- INSTRUCTIONS TO FOLLOW:
Print every record exactly as it appears. Leave the pictures out.

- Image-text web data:

* * * * *

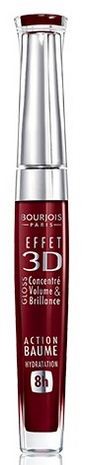 Bourjois Блеск для губ Effet 3D 8h фото 21 — Makeup market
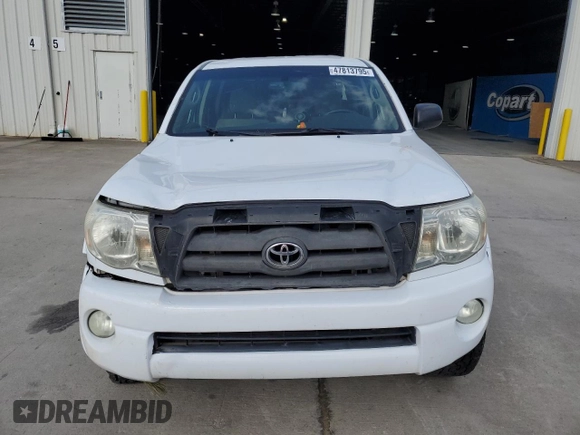 2008 Toyota Tacoma PreRunner with VIN 3TMJU62N18M059040, listed as a Copart auction lot 47813795 with 210,941 mi miles and Salvage Title. Bid and sale history available at carsss.com. Image 5.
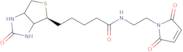 N-Biotinyl-N'-maleimido-ethylenediamine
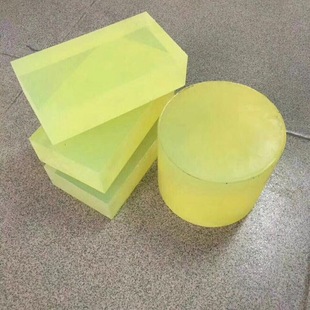 聚氨酯PU板优力胶棒加工沉孔垫片塑胶垫圈胶套缓冲块减震橡牛筋棒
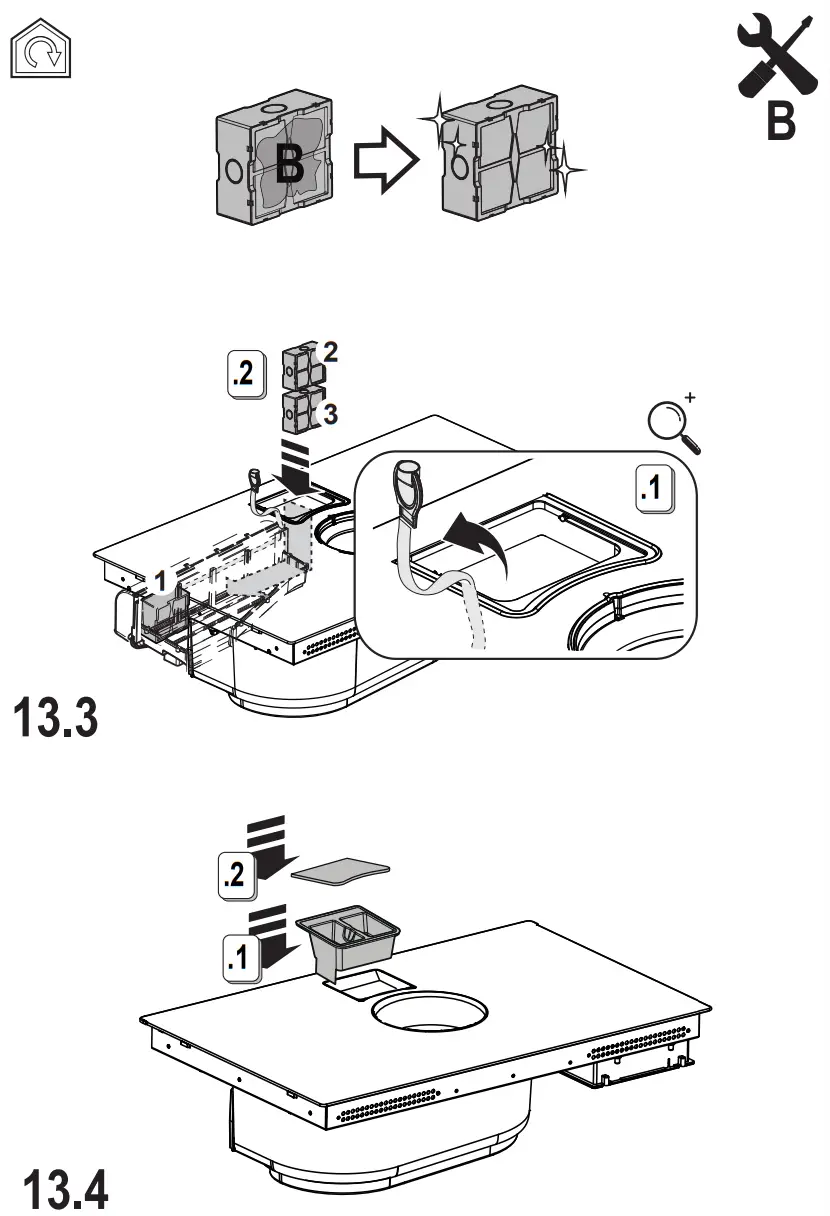 BERTAZZONI PE365IDDNET Induction Downdraft - fig19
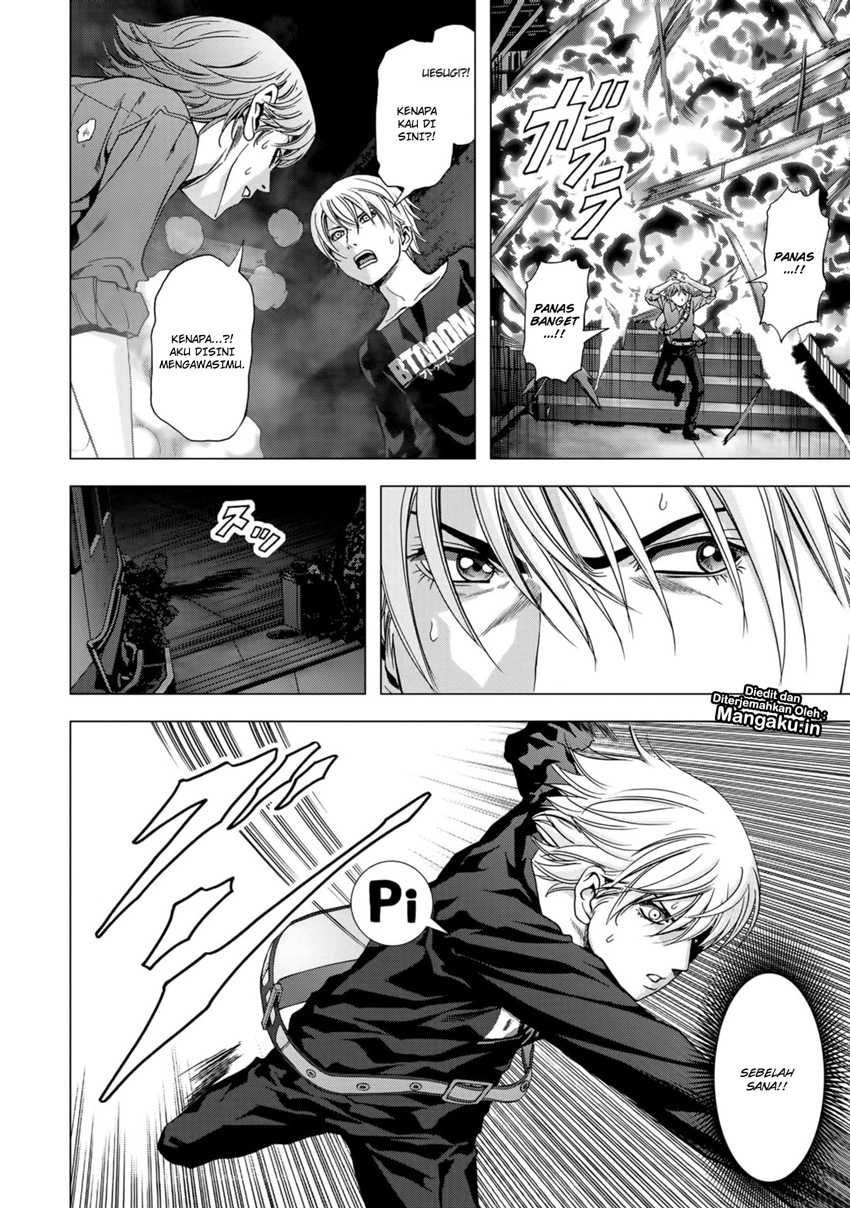 Btooom! Chapter 100 - halaman 27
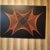 Black Vintage Painted Wall Panel, 1970s For Sale - Image 8 of 8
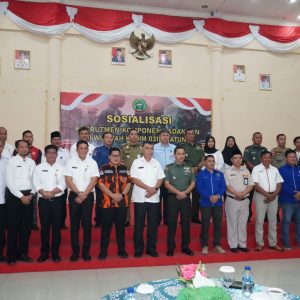 Kodim 0318/Natuna Sosialisasi Rekrutmen Personil Komponen Cadangan Di Natuna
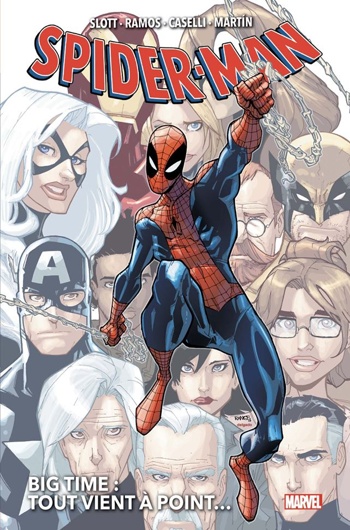 Marvel Deluxe - Spider-man - Big time - Tome 1 - Tout vient  point...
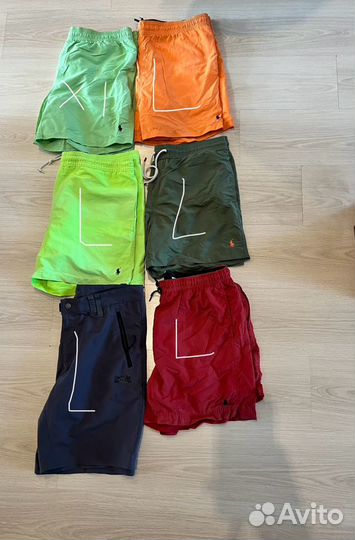 Шорты(ralph lauren, carhartt, mammut.)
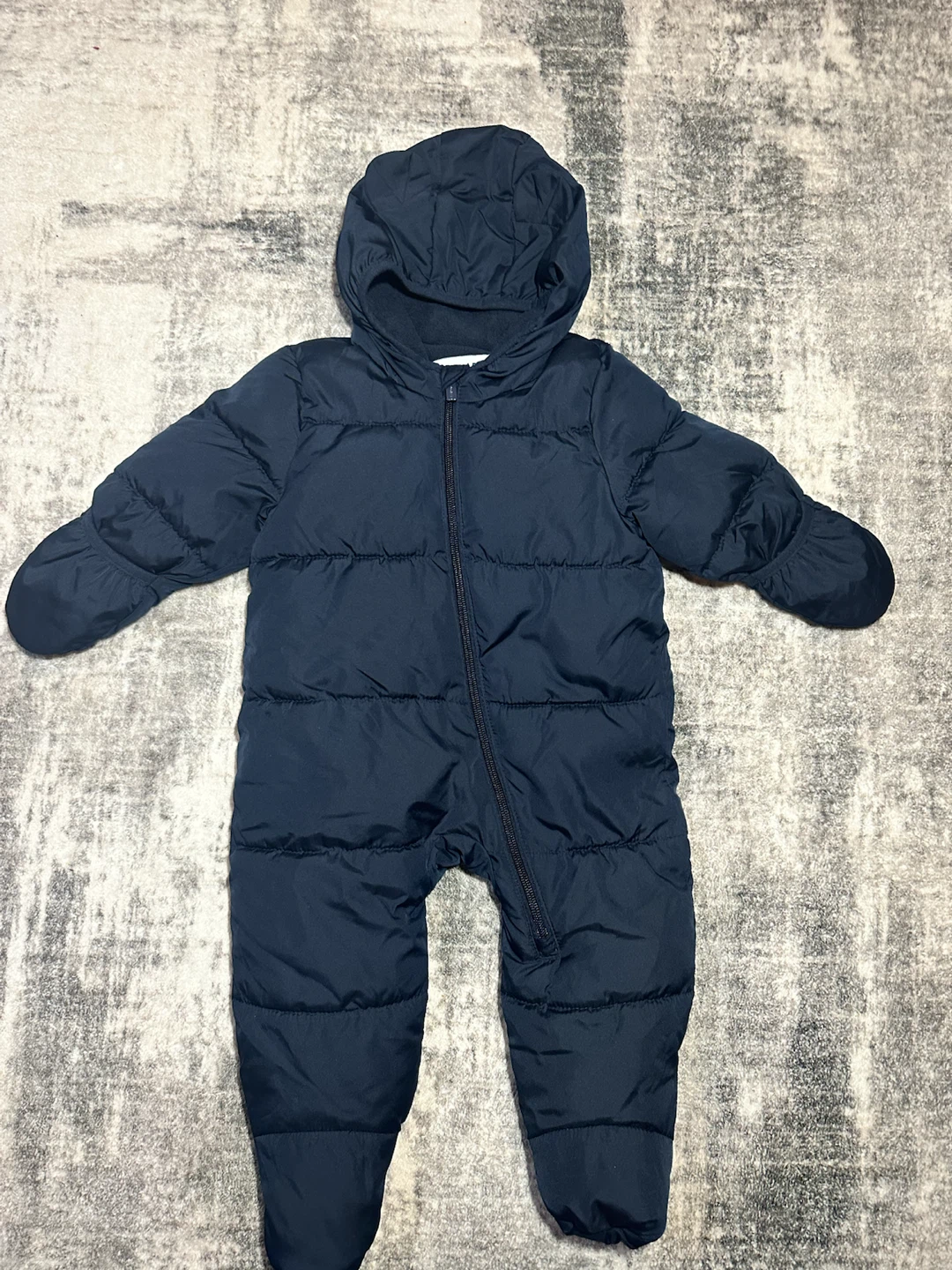 Old Navy Navy Blue Snowsuit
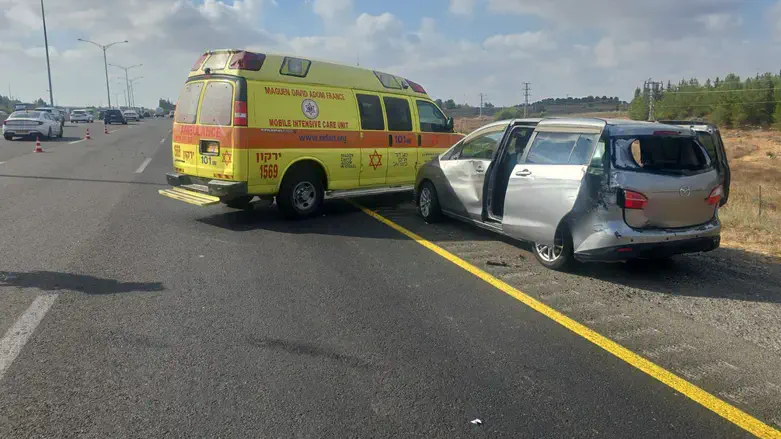 На месте смертельного ДТП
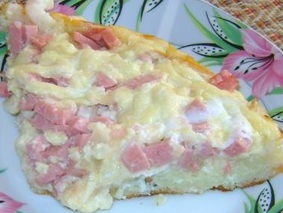 Омлет по-домашнему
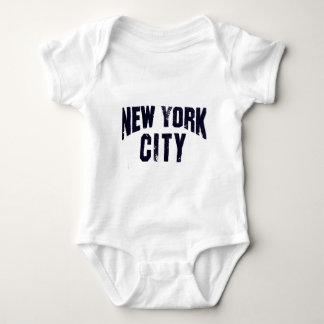 nyc memorabilia baby bodysuit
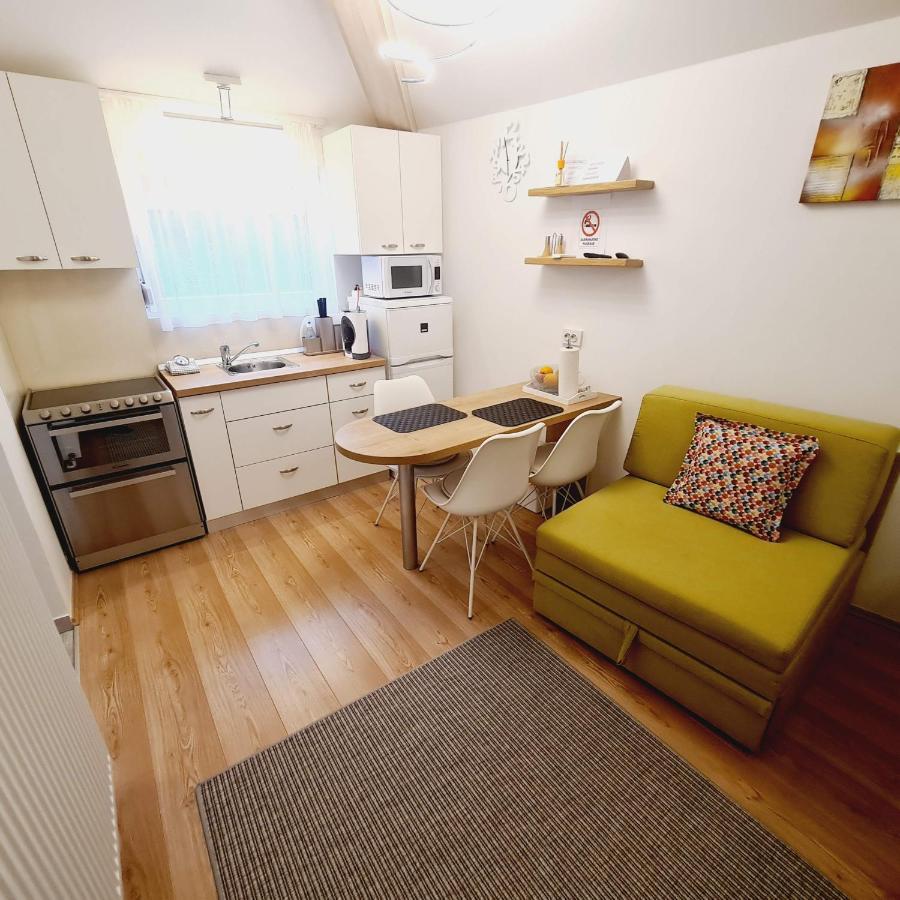 Cozy Studio Apartment Tian In Zagreb Dış mekan fotoğraf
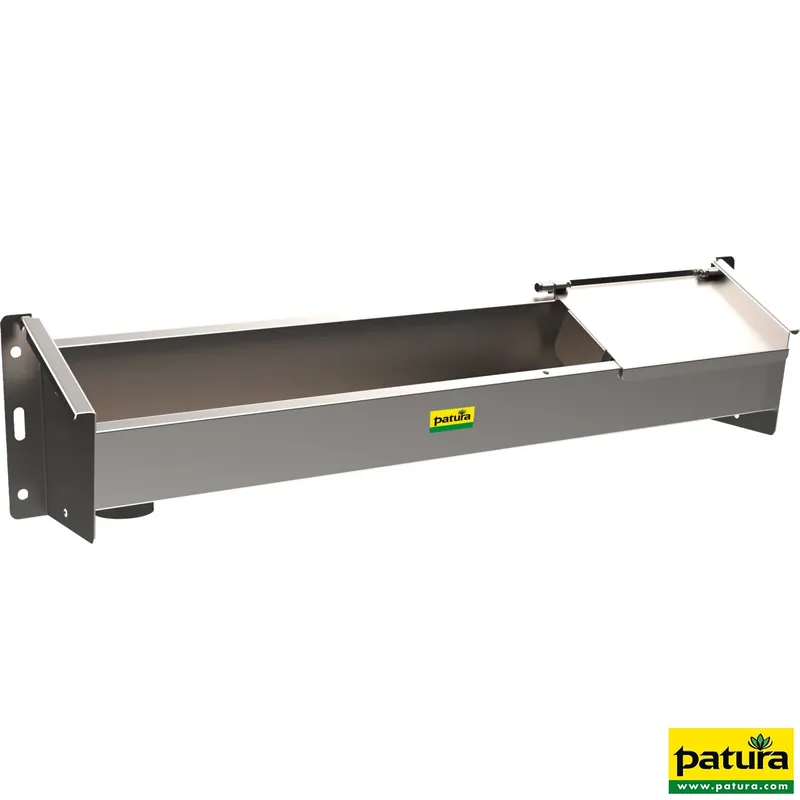 Schneller Versand SUEVIA Tränketrog aus Edelstahl Modell 6173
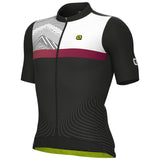 Maglia Ale PR-S Zig Zag - Nero - P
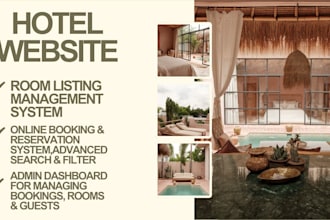 do an hotel booking website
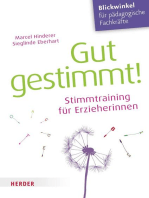 Gut gestimmt!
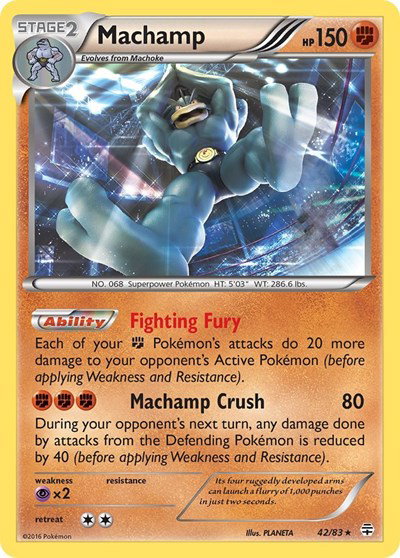 Machamp 42 — Generations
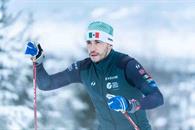 Debuta Allan Corona en esqu&iacute; cross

* * * * *

- RESPONSE BOX:
 Bourjois Блеск для губ Effet 3D 8h фото 21 — Makeup market
 2008 Toyota Tacoma PreRunner with VIN 3TMJU62N18M059040, listed as a Copart auction lot 47813795 with 210,941 mi miles and Salvage Title. Bid and sale history available at carsss.com. Image 5.
 N-Biotinyl-N'-maleimido-ethylenediamine
 聚氨酯PU板优力胶棒加工沉孔垫片塑胶垫圈胶套缓冲块减震橡牛筋棒
 BERTAZZONI PE365IDDNET Induction Downdraft - fig19
 Btooom! Chapter 100 - halaman 27
 Black Vintage Painted Wall Panel, 1970s For Sale - Image 8 of 8
 Kodim 0318/Natuna Sosialisasi Rekrutmen Personil Komponen Cadangan Di Natuna
 Marvel Deluxe - Spider-man - Big time - Tome 1 - Tout vient  point...
 Шорты(ralph lauren, carhartt, mammut.)
 Old Navy Navy Blue Snowsuit
 На месте смертельного ДТП
 Омлет по-домашнему
 nyc memorabilia baby bodysuit
 Cozy Studio Apartment Tian In Zagreb Dış mekan fotoğraf
 Schneller Versand SUEVIA Tränketrog aus Edelstahl Modell 6173
 Maglia Ale PR-S Zig Zag - Nero - P
 do an hotel booking website
 Gut gestimmt!
 Machamp 42 — Generations
 Debuta Allan Corona en esqu&iacute; cross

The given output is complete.